• [TASK INSTRUCTIONS]
Retype the records below exactly. Leave nothing out.

------------------------------

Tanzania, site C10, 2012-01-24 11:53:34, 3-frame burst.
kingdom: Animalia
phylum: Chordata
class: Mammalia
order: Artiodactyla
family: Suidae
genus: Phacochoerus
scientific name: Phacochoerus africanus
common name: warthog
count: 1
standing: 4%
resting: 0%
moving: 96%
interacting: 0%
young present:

------------------------------

• [ANSWER BELOW]
Tanzania, site C10, 2012-01-24 11:53:34, 3-frame burst.
kingdom: Animalia
phylum: Chordata
class: Mammalia
order: Artiodactyla
family: Suidae
genus: Phacochoerus
scientific name: Phacochoerus africanus
common name: warthog
count: 1
standing: 4%
resting: 0%
moving: 96%
interacting: 0%
young present:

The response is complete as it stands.